Mais si Dieu juge que la religion tempérée suffit amplement aux masses, croyez bien qu’il exige de plus pénibles efforts de la part de ceux qu’il daigne initier aux suradorables mystères de sa Personne ; il est nécessaire, il est juste qu’il les mortifie, avant de leur faire goûter l’ivresse essentielle de son union.

— En somme, le but de la Mystique, c’est de rendre visible, sensible, presque palpable, ce Dieu qui reste muet et caché pour tous ?

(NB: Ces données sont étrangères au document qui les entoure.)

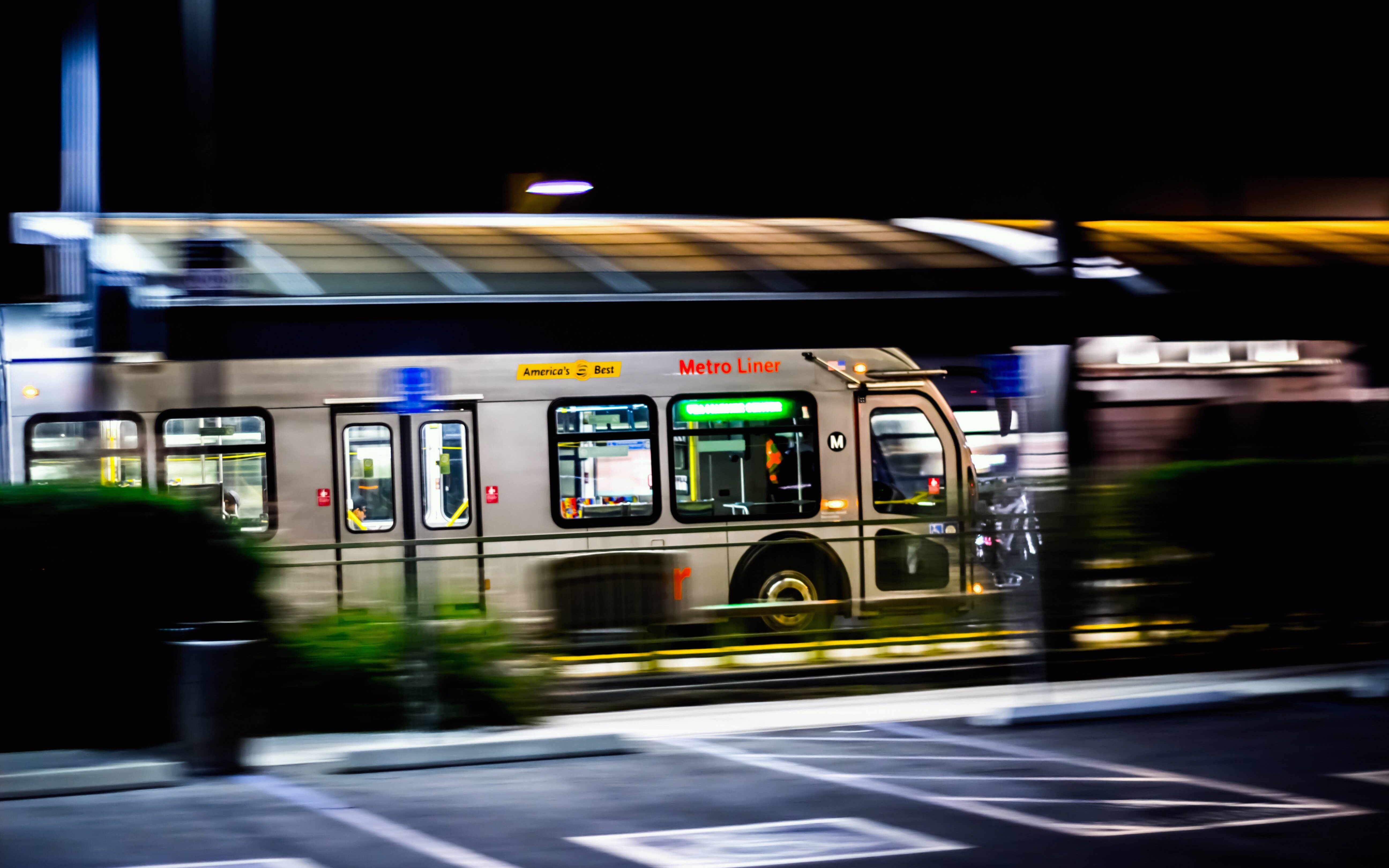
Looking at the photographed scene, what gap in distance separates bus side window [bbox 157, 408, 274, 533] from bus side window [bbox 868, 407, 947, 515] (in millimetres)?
5553

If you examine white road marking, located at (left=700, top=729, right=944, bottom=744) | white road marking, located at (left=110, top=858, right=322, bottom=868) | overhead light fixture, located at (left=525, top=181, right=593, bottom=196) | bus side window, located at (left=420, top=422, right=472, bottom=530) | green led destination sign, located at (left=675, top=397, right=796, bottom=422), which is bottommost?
white road marking, located at (left=700, top=729, right=944, bottom=744)

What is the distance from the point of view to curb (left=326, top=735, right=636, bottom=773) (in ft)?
27.3

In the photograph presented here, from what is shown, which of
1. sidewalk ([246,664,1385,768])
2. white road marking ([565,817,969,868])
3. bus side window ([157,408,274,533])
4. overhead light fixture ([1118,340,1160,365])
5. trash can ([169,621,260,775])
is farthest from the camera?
overhead light fixture ([1118,340,1160,365])

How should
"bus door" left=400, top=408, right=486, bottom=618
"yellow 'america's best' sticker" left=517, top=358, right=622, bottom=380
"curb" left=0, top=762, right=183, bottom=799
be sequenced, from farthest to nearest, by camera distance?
"yellow 'america's best' sticker" left=517, top=358, right=622, bottom=380
"bus door" left=400, top=408, right=486, bottom=618
"curb" left=0, top=762, right=183, bottom=799

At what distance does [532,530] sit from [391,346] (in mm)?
2542

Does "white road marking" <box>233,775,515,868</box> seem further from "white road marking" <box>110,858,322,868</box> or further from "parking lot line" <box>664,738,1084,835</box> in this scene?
"parking lot line" <box>664,738,1084,835</box>

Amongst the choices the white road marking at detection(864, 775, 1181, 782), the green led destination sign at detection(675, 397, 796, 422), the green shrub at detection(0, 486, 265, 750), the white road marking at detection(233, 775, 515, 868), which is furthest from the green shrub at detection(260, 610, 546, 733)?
the green led destination sign at detection(675, 397, 796, 422)

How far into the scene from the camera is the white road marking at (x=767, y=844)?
19.9 ft

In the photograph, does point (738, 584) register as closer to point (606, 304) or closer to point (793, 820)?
point (606, 304)

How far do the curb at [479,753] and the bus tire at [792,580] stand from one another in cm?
300

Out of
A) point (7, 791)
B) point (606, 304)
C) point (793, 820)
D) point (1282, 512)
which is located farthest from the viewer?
point (606, 304)

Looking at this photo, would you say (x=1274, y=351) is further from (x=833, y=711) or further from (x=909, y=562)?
(x=833, y=711)

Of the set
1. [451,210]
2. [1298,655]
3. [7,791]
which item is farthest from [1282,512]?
[451,210]

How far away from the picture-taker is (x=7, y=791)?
25.1ft
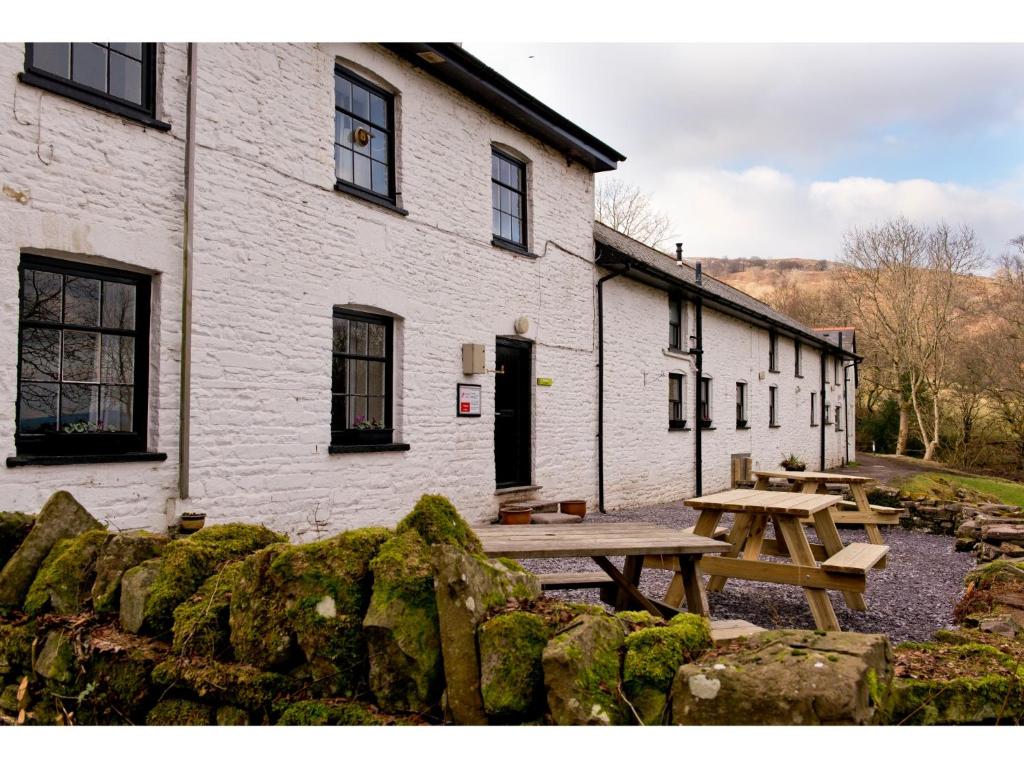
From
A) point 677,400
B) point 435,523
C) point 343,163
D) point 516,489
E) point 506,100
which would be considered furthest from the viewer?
point 677,400

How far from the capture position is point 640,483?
44.4ft

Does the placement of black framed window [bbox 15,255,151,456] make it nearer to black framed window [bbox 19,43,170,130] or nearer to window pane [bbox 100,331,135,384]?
window pane [bbox 100,331,135,384]

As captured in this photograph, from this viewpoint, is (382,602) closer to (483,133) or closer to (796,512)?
(796,512)

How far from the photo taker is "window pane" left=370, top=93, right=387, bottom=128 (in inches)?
344

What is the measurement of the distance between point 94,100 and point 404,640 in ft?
17.8

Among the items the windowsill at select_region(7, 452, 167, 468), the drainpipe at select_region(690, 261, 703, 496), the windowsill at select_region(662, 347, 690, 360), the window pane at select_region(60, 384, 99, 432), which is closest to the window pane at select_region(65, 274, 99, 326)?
the window pane at select_region(60, 384, 99, 432)

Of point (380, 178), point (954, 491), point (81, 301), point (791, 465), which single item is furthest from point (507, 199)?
point (791, 465)

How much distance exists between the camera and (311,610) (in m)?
2.78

— Et de nous précipiter au fond de Lui, dans l’abîme silencieux des joies ! Mais afin d’en parler proprement, il faudrait oublier l’usage séculaire des expressions souillées. Nous en sommes réduits, pour qualifier ce mystérieux amour, à chercher nos comparaisons dans les actes humains, à infliger au Seigneur la honte de nos mots. Il nous faut recourir aux termes « d’union », de « mariage », de « noces », à des vocables qui puent le suint ! mais aussi, comment énoncer l’inexprimable, comment, dans la bassesse de notre langue, désigner l’ineffable immersion d’une âme en Dieu ?

— Le fait est, murmura Durtal…, mais, pour en revenir à sainte Thérèse

— Elle aussi, interrompit l’abbé, a traité de cette « Nuit obscure » qui vous apeure ; seulement elle n’en a parlé qu’en quelques lignes ; elle l’a qualifiée d’agonie de l’âme, de tristesse si amère qu’elle essaierait en vain de la dépeindre.